▸ **Görev tanımı**: Aşağıda verilen, AK Parti'nin İzmir'deki milletvekili aday listeleri üzerine yazıyı son cümlesinden sonra devam ettirin.

▸ **Belge bölümü**:
■ ■ ■

14 Mayıs genel seçimlerine giderken önemli bir viraj 8 Nisan’da dönülecek. Malumunuz 8 Nisan’da partiler milletvekili aday listelerini Yüksek Seçim Kurulu’na sunacaklar ve 10 Nisan’da Yüksek Seçim Kurulu kesinleşmiş milletvekili aday listelerini kamuoyu ile paylaşacak.
Elbette partilerin önceliği adaylarını Cumhurbaşkanı yapmak gibi gözüküyor ya da sahada bu söylem üzerine siyaset yapılıyor. Ancak özellikle İzmir’de bir konunun altını çizmek gerekiyor ki o da milletvekili aday listeleri.
Bu yazımda AK Parti’yi kaleme almak istiyorum.
Samimi olmak gerekirse kurulduğu günden beri takip eden birisi olarak söyleyebilirim ki;
AK Parti İzmir’de kendisine verilen görevi hakkıyla yapan milletvekilleri oldu ancak Erdoğan’ın oyuna katkı sunan milletvekili olmadı. Tabi bunu verilere dayanarak söylüyorum. Ha bir isim var ama onu yazarak dikkatleri üzerine çekmek istemiyorum. Çünkü polemikten uzak, gayet başarılı bir yöneticiyi, bu süreçten uzak tutmak lazım.

■ ■ ■

▸ **Veri kayıtları**:
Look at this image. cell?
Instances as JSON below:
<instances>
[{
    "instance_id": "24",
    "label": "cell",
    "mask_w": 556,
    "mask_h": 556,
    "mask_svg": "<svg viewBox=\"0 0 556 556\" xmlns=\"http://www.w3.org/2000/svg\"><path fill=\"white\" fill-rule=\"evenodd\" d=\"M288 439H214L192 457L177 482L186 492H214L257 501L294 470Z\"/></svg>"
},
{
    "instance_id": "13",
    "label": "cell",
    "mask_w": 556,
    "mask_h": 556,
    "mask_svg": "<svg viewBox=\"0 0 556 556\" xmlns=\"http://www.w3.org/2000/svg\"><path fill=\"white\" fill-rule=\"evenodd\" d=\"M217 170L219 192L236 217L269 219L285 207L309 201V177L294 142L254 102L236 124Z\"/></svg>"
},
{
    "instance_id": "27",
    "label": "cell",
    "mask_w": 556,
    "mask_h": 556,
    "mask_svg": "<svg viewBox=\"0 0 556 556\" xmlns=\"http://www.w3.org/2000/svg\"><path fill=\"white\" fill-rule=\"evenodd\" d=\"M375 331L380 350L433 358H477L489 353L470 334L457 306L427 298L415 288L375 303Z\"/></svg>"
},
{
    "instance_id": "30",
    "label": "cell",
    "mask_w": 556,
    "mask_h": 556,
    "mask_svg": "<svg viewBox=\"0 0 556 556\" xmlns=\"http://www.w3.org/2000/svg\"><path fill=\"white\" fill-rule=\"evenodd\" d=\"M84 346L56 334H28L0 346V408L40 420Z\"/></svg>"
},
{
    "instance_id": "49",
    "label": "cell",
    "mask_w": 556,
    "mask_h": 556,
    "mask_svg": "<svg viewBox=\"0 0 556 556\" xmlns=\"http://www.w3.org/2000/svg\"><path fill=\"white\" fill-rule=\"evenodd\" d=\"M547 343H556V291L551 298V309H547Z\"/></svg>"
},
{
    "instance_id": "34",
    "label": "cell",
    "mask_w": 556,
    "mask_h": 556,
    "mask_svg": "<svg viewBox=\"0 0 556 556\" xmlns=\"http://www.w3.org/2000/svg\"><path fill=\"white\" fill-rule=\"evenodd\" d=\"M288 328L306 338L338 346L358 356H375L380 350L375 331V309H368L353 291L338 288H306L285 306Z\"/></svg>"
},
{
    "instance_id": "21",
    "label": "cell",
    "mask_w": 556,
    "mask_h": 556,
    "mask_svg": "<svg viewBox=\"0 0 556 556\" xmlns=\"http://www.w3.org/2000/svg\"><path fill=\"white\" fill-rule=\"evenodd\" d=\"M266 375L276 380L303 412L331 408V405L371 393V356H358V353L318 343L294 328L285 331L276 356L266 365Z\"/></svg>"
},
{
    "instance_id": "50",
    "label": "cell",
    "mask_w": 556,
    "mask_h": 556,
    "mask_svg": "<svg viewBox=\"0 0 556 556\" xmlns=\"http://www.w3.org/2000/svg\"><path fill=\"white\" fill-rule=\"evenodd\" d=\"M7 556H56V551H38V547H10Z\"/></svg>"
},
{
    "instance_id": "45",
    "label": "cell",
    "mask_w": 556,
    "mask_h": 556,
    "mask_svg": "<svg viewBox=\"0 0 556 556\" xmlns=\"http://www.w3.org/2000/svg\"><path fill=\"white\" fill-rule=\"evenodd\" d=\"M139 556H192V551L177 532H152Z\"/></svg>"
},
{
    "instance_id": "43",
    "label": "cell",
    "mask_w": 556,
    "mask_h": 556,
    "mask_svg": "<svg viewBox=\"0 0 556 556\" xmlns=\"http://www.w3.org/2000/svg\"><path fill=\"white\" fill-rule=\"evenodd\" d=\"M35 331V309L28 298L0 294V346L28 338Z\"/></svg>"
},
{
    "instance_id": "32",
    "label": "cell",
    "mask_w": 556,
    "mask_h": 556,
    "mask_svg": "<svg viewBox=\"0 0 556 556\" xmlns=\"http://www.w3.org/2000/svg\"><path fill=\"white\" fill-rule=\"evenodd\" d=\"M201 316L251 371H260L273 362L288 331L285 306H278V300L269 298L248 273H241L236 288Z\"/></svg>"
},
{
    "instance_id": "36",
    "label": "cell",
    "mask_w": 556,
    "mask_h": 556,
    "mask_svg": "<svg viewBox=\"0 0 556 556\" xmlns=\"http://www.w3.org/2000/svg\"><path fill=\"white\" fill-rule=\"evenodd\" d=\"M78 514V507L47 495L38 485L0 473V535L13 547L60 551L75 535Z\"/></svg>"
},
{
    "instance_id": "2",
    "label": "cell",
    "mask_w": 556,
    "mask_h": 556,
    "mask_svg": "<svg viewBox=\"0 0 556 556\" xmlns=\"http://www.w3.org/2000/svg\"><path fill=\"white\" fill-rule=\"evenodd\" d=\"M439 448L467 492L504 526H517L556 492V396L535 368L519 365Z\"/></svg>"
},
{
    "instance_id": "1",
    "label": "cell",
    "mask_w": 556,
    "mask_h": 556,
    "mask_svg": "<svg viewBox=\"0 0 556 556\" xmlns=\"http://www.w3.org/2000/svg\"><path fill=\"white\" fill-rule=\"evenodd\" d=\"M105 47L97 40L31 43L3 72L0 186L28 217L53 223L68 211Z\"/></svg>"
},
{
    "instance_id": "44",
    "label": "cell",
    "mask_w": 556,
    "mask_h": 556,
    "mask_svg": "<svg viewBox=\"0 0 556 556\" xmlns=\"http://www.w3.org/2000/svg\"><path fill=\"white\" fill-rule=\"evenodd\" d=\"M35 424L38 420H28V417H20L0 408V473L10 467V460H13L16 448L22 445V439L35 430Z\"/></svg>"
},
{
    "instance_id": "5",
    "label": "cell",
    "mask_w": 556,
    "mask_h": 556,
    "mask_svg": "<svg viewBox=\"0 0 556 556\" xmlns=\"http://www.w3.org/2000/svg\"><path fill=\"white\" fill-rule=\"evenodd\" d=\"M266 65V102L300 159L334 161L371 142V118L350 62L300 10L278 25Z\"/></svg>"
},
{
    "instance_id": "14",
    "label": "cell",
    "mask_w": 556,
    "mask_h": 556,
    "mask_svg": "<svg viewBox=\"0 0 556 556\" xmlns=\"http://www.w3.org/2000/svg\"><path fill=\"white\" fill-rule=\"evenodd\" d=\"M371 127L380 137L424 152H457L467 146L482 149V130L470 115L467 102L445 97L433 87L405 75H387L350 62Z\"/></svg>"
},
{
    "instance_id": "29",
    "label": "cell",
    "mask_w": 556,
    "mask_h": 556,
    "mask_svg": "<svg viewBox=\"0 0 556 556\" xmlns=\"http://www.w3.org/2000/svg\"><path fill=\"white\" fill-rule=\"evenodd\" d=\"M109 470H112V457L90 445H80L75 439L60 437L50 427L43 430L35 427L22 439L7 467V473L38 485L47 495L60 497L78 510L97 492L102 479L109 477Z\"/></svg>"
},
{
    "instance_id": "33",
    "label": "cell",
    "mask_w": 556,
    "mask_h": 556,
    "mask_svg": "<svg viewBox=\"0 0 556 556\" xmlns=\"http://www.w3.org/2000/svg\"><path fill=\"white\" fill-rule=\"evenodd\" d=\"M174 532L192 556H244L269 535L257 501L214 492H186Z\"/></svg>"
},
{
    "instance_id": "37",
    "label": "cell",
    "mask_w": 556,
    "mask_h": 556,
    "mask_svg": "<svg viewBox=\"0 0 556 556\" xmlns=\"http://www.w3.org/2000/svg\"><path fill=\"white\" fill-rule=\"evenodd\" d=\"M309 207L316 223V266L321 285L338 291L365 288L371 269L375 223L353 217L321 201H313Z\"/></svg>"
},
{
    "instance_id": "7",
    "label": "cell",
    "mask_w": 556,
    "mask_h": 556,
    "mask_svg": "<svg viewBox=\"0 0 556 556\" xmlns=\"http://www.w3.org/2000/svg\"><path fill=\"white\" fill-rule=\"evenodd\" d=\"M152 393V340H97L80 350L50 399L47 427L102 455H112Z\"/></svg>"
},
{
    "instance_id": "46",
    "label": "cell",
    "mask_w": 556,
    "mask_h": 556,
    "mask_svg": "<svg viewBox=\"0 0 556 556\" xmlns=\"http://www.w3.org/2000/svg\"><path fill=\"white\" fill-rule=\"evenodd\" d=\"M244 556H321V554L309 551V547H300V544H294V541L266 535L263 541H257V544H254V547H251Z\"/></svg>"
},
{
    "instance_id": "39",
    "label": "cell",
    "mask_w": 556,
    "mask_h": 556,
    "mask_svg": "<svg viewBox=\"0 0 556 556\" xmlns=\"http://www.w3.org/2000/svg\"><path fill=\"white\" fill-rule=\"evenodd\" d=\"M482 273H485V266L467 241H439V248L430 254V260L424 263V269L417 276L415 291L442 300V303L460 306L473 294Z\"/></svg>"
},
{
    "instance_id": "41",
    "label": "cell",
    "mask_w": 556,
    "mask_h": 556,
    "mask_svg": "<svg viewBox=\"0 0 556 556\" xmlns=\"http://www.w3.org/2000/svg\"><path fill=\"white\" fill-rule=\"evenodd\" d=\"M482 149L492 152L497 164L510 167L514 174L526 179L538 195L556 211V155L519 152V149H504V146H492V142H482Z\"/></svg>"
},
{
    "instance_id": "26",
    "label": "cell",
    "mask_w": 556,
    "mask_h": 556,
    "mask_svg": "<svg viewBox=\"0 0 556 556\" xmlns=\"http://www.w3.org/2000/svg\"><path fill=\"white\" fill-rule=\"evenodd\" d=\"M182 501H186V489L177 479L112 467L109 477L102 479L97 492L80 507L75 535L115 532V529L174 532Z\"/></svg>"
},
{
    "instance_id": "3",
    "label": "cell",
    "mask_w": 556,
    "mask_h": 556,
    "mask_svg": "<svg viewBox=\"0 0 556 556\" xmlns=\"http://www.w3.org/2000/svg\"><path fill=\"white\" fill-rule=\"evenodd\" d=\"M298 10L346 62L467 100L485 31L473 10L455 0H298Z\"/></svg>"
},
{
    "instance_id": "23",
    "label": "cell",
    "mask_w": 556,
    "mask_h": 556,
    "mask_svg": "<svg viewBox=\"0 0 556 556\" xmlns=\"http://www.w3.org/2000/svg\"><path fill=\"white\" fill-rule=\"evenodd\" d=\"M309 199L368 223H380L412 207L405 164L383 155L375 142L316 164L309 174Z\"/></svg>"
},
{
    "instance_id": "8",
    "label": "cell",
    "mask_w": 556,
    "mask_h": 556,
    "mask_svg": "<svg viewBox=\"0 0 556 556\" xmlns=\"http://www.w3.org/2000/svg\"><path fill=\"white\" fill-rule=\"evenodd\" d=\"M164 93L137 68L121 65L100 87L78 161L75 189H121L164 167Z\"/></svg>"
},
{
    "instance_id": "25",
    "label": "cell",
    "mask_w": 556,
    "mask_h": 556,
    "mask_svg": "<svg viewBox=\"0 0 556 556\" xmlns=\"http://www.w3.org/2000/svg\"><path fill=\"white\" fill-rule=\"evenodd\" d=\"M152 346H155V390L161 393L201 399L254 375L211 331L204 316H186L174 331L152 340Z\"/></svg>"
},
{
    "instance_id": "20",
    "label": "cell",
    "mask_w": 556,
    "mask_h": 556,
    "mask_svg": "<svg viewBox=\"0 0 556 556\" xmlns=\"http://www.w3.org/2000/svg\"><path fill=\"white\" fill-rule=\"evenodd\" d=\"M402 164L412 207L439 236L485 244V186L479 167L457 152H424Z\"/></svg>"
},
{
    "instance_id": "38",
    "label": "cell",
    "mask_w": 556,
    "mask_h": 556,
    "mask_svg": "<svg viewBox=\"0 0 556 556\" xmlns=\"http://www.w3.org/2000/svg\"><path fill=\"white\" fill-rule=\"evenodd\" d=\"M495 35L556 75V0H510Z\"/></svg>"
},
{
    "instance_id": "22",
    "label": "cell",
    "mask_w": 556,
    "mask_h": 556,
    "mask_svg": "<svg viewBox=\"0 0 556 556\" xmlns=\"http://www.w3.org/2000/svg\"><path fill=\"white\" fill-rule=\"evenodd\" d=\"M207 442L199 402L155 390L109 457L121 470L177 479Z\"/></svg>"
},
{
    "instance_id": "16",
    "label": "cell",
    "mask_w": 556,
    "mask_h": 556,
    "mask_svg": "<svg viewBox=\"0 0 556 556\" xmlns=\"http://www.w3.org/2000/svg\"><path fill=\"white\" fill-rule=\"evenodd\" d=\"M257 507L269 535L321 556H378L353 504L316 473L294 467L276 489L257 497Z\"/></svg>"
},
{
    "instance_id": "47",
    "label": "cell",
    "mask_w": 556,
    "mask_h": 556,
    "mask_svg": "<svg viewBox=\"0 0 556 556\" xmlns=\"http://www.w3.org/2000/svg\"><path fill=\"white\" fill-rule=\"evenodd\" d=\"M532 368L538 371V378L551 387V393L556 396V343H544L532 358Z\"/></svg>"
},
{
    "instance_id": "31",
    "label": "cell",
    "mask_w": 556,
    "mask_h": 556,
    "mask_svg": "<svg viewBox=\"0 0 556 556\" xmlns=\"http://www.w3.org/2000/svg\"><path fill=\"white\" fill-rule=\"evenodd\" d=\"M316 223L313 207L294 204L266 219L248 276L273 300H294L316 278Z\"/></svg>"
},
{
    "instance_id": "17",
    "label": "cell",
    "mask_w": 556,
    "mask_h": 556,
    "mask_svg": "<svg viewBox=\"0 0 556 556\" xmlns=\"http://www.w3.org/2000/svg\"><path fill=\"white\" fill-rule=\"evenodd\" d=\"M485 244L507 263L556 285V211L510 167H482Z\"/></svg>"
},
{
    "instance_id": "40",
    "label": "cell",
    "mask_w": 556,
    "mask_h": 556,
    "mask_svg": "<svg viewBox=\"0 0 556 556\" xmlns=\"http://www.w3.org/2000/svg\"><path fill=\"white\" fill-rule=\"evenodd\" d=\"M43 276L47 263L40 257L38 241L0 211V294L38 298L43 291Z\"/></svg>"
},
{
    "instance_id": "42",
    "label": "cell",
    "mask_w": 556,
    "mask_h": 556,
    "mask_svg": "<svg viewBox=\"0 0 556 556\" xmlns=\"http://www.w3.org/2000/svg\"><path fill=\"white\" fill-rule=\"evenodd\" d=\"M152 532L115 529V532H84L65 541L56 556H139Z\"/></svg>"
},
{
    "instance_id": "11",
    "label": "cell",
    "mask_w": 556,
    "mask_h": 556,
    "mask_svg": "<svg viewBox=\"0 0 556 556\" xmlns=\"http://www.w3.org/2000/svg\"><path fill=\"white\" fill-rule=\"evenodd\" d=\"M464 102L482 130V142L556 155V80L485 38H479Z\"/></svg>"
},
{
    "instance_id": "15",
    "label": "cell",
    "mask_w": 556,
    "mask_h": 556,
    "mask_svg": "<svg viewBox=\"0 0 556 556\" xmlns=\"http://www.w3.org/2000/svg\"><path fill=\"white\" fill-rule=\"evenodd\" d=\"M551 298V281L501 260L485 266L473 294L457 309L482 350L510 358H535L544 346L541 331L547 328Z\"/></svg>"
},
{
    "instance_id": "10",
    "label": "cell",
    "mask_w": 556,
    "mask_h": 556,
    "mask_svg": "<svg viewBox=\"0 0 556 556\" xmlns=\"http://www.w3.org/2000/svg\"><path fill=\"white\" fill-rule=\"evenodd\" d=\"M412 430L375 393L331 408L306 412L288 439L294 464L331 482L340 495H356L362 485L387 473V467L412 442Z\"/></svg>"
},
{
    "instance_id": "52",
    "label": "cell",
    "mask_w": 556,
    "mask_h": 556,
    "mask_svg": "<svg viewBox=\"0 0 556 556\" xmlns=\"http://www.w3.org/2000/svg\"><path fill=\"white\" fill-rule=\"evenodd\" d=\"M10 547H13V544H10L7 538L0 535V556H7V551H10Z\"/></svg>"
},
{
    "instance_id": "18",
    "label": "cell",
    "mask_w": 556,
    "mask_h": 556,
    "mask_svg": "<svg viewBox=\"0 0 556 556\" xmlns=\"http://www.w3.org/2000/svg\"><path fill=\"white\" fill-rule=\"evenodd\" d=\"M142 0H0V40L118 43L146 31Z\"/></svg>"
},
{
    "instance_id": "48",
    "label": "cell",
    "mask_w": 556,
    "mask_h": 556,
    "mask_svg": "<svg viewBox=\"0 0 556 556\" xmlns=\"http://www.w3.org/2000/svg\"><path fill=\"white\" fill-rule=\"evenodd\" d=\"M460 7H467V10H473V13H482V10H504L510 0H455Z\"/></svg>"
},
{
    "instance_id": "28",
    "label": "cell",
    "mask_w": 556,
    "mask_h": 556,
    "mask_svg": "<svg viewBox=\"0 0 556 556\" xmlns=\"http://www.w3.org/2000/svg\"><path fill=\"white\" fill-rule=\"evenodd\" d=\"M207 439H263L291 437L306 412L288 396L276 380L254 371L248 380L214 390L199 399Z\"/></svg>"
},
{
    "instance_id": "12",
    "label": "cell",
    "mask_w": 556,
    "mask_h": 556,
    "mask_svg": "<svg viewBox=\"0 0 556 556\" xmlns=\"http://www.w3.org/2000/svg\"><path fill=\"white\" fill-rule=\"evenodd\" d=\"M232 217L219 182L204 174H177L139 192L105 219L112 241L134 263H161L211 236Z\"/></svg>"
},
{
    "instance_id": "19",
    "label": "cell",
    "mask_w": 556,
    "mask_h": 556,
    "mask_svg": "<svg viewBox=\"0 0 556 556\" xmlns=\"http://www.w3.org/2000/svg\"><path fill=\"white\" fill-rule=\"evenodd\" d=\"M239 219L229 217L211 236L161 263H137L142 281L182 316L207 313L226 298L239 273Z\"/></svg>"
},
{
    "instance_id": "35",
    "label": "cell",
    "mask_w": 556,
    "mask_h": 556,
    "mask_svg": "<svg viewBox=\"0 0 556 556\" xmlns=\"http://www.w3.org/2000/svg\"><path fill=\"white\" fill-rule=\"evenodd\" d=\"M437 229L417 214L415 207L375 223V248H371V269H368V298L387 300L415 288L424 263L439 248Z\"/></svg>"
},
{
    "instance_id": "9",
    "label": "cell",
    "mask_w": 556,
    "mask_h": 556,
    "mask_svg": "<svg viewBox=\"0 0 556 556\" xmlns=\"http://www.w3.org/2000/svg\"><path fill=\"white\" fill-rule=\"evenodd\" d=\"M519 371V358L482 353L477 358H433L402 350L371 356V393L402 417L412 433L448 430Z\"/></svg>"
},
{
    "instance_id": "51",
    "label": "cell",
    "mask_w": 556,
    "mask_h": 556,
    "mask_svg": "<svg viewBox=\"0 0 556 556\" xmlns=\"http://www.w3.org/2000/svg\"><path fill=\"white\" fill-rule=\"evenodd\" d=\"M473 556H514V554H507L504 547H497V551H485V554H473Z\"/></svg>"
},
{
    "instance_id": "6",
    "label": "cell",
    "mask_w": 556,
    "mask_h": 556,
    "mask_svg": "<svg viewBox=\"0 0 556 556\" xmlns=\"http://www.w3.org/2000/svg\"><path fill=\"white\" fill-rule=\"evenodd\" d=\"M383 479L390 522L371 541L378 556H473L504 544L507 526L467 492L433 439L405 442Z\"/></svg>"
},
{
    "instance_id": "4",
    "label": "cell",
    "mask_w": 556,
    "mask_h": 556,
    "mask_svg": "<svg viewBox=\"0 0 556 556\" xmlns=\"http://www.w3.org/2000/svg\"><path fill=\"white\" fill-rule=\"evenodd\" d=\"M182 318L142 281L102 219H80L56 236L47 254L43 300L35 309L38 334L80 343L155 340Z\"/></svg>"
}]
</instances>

■ ■ ■

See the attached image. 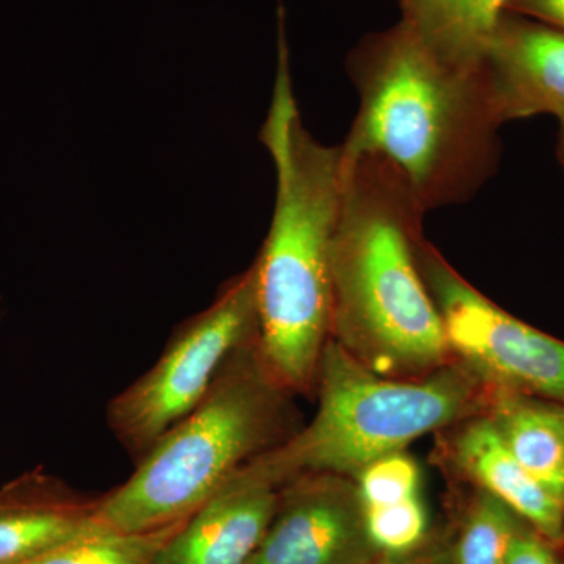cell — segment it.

■ ■ ■

▸ **Beklenen çıktı**:
Cumhurbaşkanına kızdığı halde, milletvekili adayını sevdiği için AK Parti’ye oy vereni hiç duymadım. Ancak milletvekillerine kızdığı halde Cumhurbaşkanına duyduğu muhabbetten AK Parti’ye oy vereni çok duydum.
Yani birçok yazımda dile getirdiğim gibi yük olanlar, yük alanlardan bir hayli fazla.
Peki bu seçimde Erdoğan hem kendisini, hem partisini zafere taşıyabilecek mi?
Yoksa AK Parti; şehrin, seçmenin, üyenin ve parti teşkilatının tercihlerini önemseyerek Erdoğan’ın yükünü alacak mı?
AK Parti İzmir teşkilatı ve seçmeni bu anlamda bir profil çiziyor esasında. Teşkilatlarda görev almış, partililerin her zaman yanında olmuş, maddi-manevi katkıda bulunmuş, seçmenin ve şehrin sorunlarına vakıf, İzmir için çalışan üreten, İzmir’de ekmeğini kazanan, bölüşen ve hemşeri desteği alabilecek adaylar istiyor.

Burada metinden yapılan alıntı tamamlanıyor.